Take home message from Herman for guys who have been training for a while, but have been just carrying too much weight:

  • Mirror is different from reality, don’t rely on it, because it sends back a false reflection
  • It sucks being heavy
  • Give yourself permission to be light
  • The leaner you get the harder the fat loss will be. You will have to up your caloric intake a bit to sustain the diet.
  • If people are used to you as the big guy and you suddenly start to lose weight, they won’t be very happy about it and might tell you that you are skinny or that it is unhealthy. Don’t listen to them, they don’t understand what you are doing and why you are doing it. And most importantly they are subcutaneously making excuses for not getting in shape themselves.

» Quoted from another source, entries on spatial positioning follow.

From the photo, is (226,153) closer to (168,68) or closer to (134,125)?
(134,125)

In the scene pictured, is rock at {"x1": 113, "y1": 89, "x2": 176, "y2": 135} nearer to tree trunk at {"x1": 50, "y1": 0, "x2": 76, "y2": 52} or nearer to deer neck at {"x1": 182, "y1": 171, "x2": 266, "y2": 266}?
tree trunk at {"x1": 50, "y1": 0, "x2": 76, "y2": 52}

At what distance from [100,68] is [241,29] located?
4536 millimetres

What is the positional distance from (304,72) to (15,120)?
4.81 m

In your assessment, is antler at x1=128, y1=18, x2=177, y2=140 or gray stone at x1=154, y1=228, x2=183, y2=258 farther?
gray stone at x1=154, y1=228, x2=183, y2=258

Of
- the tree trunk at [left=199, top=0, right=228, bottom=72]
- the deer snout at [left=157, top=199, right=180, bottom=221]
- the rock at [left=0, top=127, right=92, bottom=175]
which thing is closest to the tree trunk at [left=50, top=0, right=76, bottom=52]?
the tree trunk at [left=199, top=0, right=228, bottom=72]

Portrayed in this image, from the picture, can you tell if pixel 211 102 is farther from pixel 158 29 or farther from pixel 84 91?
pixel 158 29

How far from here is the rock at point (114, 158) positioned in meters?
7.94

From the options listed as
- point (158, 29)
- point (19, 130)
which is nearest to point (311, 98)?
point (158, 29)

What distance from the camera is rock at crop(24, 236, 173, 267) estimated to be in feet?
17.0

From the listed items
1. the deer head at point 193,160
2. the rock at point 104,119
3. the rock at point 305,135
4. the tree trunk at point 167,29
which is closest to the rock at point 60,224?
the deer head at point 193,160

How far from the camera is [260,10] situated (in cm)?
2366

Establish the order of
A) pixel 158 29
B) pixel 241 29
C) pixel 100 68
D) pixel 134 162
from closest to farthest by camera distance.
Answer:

  • If you decide to take professional photos, it will take you some time and trial and error until you learn all the proper posing, how to flex and hold the muscle, what lighting works the best, in what time of the day are your muscles most defined, expect it.
  • You won’t notice how the food you eat affects your look until you get lean, only then you will notice that certain food makes you more cut and other more bloated
  • Once you get in shape, you will face a new challenge – Learning how to dress properly to show your brand new body
  • The leaner you are the bigger you look. The fat mass and shirt has to come down for you to look bigger. While this sounds strange, it’s is true, it’s the muscle definition that creates the illusion that you are bigger.